### Text passage

Pre-K3: How to Fight Back

When I was three years old, I punched a kid. It was the first and last punch that I ever threw. 

Here’s how it went down: it was morning play time. I was in the blocks corner, which was my very favorite corner. I loved blocks. I mean, I really, really loved blocks. A lot of three-year-olds do, I guess. 

There were two sets of blocks in my life. First, there were my home blocks. My home blocks were big, rectangular, and made of cardboard. They came in bright, basic colors: red, yellow, green, blue. Every night, when my mom got home from work, we took the blocks and built a staircase together. Then, we marched my stuffed animals up and down, up and down, up and down. We called this game “steps.” 

Then, there were my school blocks. These blocks were very different from my home blocks, and that was exciting. School blocks were small. They were light tan. They were made of really heavy wood. And they came in SO many shapes: square, brick, fat triangle, skinny triangle, rectangle, super-long rectangle, bridge. God, I loved that bridge. You know the one! School blocks filled three shelves, plus two blue buckets on the side. With home blocks, I built steps. With school blocks I built whole worlds.

######
### Extracted material

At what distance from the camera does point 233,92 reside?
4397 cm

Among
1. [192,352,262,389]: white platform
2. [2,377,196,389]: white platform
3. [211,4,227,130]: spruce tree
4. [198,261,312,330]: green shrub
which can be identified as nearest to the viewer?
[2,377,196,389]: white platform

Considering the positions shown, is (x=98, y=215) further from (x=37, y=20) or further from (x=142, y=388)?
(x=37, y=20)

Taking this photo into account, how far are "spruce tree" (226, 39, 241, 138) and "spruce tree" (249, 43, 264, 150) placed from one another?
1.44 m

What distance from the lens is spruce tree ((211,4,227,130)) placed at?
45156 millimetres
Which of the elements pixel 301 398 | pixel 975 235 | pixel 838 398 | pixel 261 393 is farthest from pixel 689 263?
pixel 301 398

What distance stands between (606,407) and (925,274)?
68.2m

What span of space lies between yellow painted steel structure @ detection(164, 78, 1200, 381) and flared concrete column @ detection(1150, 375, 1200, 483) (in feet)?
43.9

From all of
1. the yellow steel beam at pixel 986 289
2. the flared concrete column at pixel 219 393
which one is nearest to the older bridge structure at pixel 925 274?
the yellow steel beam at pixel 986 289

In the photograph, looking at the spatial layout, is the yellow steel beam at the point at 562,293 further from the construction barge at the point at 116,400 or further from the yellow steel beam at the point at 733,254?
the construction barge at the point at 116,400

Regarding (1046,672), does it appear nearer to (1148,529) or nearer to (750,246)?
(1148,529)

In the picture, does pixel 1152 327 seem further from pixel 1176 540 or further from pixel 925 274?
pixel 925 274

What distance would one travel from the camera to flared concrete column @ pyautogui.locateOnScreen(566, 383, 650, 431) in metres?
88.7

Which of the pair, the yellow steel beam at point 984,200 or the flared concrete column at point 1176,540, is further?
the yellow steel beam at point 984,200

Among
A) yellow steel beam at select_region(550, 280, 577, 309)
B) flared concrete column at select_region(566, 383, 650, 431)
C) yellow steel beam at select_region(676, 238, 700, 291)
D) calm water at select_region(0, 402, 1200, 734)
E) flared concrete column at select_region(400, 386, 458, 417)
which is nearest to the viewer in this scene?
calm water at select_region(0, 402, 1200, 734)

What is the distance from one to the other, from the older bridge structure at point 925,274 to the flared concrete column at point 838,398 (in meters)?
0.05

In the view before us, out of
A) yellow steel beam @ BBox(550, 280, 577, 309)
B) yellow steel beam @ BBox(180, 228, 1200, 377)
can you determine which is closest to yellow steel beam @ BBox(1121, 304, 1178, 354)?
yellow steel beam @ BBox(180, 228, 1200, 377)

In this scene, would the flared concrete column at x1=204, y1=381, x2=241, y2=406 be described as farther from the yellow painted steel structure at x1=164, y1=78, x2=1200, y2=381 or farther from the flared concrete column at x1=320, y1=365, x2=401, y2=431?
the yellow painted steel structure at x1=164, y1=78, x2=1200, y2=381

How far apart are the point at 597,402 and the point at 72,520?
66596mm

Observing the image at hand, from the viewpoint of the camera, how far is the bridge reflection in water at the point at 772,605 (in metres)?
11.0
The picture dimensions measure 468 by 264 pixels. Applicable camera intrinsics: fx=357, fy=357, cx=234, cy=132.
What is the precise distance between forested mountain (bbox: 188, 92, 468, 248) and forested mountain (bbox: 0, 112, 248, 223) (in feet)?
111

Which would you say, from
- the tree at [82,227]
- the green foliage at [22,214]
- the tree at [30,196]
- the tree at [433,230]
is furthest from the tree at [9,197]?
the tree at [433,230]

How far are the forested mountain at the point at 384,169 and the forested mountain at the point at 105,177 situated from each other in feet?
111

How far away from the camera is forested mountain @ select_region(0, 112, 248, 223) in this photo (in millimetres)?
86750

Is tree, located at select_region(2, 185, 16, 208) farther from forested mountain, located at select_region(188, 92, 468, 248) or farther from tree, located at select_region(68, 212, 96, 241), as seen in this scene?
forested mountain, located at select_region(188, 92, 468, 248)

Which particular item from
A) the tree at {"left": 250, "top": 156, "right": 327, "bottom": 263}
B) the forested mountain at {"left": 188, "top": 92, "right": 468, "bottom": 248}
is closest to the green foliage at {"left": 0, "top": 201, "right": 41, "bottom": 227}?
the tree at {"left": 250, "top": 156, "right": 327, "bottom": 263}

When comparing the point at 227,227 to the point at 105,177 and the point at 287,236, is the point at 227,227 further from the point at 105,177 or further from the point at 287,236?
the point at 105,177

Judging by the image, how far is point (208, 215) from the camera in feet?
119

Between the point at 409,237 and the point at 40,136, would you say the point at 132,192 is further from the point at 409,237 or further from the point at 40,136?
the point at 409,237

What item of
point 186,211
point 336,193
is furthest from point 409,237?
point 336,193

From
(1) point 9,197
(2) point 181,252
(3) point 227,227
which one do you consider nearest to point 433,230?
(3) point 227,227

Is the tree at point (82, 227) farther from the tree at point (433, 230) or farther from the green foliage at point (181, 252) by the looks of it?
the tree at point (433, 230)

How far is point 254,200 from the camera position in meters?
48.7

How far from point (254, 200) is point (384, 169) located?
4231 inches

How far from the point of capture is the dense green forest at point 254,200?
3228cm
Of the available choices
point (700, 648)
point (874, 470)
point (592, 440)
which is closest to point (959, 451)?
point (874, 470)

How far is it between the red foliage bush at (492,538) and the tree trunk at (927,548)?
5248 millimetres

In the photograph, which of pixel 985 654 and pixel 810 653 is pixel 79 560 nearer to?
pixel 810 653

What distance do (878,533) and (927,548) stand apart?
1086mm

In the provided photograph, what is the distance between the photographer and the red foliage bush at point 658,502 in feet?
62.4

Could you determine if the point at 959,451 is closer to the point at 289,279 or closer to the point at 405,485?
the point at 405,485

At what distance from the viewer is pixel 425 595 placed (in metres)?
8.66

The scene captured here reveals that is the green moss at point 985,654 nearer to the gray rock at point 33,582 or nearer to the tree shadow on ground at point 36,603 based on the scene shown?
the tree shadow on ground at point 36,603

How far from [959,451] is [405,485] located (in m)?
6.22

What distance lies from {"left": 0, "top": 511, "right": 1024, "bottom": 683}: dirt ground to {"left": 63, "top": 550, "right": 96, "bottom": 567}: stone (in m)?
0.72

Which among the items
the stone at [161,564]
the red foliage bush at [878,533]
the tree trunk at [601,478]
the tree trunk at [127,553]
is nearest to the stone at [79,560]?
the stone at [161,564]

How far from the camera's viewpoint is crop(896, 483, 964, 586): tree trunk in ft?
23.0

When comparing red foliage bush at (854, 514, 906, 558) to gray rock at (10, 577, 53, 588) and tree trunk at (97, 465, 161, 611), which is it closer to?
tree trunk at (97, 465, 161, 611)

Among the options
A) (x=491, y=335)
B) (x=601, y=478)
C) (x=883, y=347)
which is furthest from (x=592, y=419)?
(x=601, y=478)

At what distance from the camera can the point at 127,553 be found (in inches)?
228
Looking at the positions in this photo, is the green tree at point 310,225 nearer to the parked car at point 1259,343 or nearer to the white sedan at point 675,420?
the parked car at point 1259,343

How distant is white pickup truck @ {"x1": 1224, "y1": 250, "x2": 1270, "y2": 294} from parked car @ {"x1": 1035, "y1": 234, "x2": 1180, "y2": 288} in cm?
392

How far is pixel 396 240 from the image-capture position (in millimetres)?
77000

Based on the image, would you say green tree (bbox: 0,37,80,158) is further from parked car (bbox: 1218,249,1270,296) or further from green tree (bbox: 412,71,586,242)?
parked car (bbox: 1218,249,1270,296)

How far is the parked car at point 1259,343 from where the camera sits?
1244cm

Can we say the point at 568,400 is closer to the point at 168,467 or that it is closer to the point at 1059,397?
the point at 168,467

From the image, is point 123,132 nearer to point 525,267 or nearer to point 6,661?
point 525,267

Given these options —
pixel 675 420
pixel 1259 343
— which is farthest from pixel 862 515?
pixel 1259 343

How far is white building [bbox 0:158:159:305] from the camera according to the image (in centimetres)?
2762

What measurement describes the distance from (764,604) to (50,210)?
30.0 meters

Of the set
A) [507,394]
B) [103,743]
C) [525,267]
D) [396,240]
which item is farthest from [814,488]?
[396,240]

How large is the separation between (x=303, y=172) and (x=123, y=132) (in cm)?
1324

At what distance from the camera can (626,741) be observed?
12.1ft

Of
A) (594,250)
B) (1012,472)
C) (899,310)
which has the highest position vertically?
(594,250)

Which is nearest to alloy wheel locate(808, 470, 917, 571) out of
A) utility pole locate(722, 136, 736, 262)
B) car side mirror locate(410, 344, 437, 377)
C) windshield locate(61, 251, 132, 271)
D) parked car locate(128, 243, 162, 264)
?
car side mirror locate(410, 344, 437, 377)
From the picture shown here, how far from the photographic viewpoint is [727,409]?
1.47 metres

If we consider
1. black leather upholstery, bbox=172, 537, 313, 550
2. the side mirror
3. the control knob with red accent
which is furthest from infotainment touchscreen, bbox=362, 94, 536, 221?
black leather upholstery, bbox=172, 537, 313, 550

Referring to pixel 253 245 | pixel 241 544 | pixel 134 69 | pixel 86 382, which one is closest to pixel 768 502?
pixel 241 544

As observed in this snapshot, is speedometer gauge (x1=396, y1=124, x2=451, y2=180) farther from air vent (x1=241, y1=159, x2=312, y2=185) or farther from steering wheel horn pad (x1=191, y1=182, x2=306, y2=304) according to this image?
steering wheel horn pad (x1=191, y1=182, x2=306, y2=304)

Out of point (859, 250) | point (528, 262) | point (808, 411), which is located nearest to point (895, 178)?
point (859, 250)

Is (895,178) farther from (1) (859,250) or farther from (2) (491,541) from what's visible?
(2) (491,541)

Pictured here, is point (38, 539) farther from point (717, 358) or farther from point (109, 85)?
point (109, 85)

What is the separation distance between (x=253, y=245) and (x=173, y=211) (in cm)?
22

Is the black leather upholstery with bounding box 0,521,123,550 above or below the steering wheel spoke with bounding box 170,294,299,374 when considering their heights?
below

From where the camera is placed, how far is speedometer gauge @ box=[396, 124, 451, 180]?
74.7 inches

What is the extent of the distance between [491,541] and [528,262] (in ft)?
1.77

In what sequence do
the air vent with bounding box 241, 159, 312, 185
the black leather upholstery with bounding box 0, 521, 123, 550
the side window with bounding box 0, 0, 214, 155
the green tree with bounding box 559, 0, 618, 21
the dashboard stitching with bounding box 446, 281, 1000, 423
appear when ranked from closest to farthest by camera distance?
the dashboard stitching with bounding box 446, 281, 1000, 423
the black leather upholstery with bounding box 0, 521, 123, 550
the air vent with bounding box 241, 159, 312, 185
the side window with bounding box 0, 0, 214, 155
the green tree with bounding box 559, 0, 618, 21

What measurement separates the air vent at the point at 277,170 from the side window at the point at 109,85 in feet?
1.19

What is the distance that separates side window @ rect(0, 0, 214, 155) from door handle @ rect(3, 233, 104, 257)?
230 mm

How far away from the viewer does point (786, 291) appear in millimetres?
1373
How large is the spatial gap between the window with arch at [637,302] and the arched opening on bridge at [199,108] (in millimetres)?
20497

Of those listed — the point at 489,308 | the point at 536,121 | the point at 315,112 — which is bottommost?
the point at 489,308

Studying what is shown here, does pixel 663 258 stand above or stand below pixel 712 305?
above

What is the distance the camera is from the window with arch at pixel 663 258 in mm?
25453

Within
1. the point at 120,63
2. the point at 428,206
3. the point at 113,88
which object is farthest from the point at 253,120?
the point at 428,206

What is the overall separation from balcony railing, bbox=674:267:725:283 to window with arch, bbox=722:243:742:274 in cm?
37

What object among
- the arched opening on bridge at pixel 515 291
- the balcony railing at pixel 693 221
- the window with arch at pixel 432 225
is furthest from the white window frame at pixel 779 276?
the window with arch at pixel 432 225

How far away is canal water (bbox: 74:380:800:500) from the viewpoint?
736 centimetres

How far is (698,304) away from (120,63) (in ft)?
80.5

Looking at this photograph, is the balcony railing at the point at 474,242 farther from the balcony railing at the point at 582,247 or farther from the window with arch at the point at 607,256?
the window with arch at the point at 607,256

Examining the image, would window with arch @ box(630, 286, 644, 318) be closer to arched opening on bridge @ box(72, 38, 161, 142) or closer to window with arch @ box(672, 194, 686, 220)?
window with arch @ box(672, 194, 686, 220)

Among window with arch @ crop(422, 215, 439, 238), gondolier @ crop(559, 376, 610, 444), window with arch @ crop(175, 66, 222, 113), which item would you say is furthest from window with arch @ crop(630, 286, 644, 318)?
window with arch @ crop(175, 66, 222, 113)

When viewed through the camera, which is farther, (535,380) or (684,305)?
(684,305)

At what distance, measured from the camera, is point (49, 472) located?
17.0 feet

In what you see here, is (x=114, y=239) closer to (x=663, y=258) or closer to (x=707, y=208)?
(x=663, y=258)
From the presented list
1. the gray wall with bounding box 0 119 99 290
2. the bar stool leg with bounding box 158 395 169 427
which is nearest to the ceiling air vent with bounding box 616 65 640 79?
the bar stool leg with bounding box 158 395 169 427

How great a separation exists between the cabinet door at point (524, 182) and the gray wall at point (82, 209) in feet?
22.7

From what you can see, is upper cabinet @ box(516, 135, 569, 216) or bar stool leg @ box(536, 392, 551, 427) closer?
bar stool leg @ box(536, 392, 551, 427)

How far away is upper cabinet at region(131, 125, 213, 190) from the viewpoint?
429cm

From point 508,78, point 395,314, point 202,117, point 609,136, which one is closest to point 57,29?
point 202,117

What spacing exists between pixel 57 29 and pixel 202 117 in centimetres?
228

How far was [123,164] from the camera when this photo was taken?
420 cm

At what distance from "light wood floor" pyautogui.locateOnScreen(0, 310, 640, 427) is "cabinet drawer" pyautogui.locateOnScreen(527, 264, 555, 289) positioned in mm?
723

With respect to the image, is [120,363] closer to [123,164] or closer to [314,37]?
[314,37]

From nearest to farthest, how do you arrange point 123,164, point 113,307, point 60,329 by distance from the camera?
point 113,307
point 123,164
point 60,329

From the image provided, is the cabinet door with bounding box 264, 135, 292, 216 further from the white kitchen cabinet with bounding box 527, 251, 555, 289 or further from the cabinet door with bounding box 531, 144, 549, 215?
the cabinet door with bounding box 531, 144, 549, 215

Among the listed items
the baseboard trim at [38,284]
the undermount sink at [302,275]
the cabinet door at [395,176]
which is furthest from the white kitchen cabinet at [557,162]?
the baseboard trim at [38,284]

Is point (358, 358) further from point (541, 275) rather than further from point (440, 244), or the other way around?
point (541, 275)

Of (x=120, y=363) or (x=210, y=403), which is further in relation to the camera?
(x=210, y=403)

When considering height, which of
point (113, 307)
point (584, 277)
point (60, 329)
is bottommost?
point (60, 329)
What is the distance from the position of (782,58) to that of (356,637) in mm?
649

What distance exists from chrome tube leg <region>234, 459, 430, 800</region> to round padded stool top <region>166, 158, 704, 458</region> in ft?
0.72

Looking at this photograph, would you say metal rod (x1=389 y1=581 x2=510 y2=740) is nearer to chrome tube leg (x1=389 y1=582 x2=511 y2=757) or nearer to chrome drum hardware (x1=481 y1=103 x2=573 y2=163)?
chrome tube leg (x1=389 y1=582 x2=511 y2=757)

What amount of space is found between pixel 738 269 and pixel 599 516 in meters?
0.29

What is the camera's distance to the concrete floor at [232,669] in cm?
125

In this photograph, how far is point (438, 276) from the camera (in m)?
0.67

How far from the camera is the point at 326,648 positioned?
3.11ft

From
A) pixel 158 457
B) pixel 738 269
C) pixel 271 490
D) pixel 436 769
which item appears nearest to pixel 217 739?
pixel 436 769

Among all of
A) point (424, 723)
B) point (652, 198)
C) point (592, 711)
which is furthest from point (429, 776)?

######

Exercise set.
[1] List every shape of school block that the Pre-K3 passage names.
[2] Transcribe the part of the Pre-K3 passage starting with "Here’s how it" and going on through "do, I guess.".

Final answers.
[1] square, brick, fat triangle, skinny triangle, rectangle, super-long rectangle, bridge

[2]
Here’s how it went down: it was morning play time. I was in the blocks corner, which was my very favorite corner. I loved blocks. I mean, I really, really loved blocks. A lot of three-year-olds do, I guess.